Media Release: In Precedential Third Circuit Ruling, Lawsuit Challenging Solitary Confinement Resulting in Suicide Moves Forward
On Friday, April 14, 2017, the federal Third Circuit Court of Appeals reversed the decisions of the Western District Court of Pennsylvania in the case of Palakovic v. Wetzel, ruling that the Palakovics claims challenging the conditions of solitary confinement and deficient mental health care of their late son, Brandon, could move forward into the discovery phase. In a precedential ruling the Court held that the lower court’s June 2015 dismissal of the Palakovics’ Eighth Amendment conditions of confinement and mental health care claims, as well as the February 2016 dismissal of their Eighth Amendment vulnerability to suicide claim, constituted legal error and the case could move forward to discovery.
Read the Opinion.
Renee and Darian Palakovic issued a statement following the ruling:
Knowing that we can move ahead with our case is an incredible feeling and we are extremely thankful to everyone who has worked so hard on Brandon’s behalf. This fight is about him and for him at its core; but, this victory has also set a precedent. Yes, a precedent. The satisfaction we feel knowing that the young man who they felt no compassion for and treated like trash is going to stop them from doing it again or haunt them in a court of law if they dare to do it to another is beyond words. This victory is the sweetest we’ve ever felt.

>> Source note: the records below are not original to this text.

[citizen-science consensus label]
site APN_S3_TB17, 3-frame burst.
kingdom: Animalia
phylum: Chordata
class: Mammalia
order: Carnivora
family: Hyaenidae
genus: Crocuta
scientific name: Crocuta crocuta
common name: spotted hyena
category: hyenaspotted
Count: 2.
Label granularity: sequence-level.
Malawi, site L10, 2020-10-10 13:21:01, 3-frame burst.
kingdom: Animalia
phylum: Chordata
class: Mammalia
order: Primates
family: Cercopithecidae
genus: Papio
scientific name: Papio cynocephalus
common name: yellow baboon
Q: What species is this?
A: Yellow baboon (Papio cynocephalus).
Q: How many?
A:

Read the full Statement of the Palakovics here.
Palakovic v. Wetzel was filed in July 2014 in the Western District of Pennsylvania on behalf of the late Brandon Palakovic by his parents Renee and Darian. The suit claims that Pennsylvania Department of Corrections (PADOC) Secretary John Wetzel and other officials in charge of the now-defunct State Correctional Institution (SCI) Cresson “created and sustained conditions of solitary confinement that subjected Brandon Palakovic to torture, causing him to take his own life on July 17, 2012, at the age of 23. Defendants transformed [Brandon’s] 16-48 month term of imprisonment into a death sentence.”
In its decision dismissing the original complaint’s Eighth Amendment claims in June 2015 the district court held that the Palakovics were barred from raising claims challenging Brandon’s conditions of confinement and inadequate mental health care, and instead had to bring claims under the Third Circuit’s vulnerability to suicide standard. The Third Circuit, in a unanimous opinion authored by Chief Judge Smith, disagreed: “Here, to the extent Brandon could have brought an Eighth Amendment claim contesting his conditions of confinement while he was alive, his family should not be precluded from doing so because he has passed away. We agree with the Palakovics that their original claim need not have to fit within the vulnerability to suicide framework, and the District Court erred in dismissing it solely for that reason.”
The Third Circuit then recognized that the factual allegations in the original complaint were more than sufficient to state a claim allowing the case to proceed into discovery:
“[W]e first acknowledge the robust body of legal and scientific authority recognizing the devastating mental health consequences caused by long-term isolation in solitary confinement. In our recent decision, Williams v. Secretary of the Pennsylvania Department of Corrections, 848 F.3d 549 (3d Cir. 2017), we observed a growing consensus—with roots going back a century—that conditions like those to which Brandon repeatedly was subjected can cause severe and traumatic psychological damage, including anxiety, panic, paranoia, depression, post-traumatic stress disorder, psychosis, and even a disintegration of the basic sense of self identity. 18 Id. at 566–67. And the damage does not stop at mental harm: “Physical harm can also result. Studies have documented high rates of suicide and self-mutilation amongst inmates who have been subjected to solitary confinement. These behaviors are believed to be maladaptive mechanisms for dealing with the psychological suffering that comes from isolation.”
. . .
“Considering these factual allegations in light of the increasingly obvious reality that extended stays in solitary confinement can cause serious damage to mental health, we view these allegations as more than sufficient to state a plausible claim that Brandon experienced inhumane conditions of confinement to which the prison officials—Wetzel, Cameron, Boyles, Luther, and Harrington—were deliberately indifferent.”
The Court then went on to rule that the Palakovics mental health care claims, as well as the vulnerability to suicide claims that were dismissed by the lower court could move forward also.
The case sheds light on the life-and-death consequences of solitary confinement, seeking accountability for illegal conditions of confinement that are increasingly recognized as torture.
SCI Cresson was under investigation by the DOJ at the time of Brandon’s suicide for holding prisoners with mental illness and intellectual disabilities in solitary confinement and depriving them of mental health treatment. The DOJ found that SCI Cresson’s use of solitary confinement on the mentally ill and intellectually disabled constituted cruel and unusual punishment
According to a report issued by the Civil Rights Division of the United States Department of Justice (DOJ), “despite a history of self-harm and suicide attempts, [Brandon] continued to be placed in isolation, eventually leading to his death.”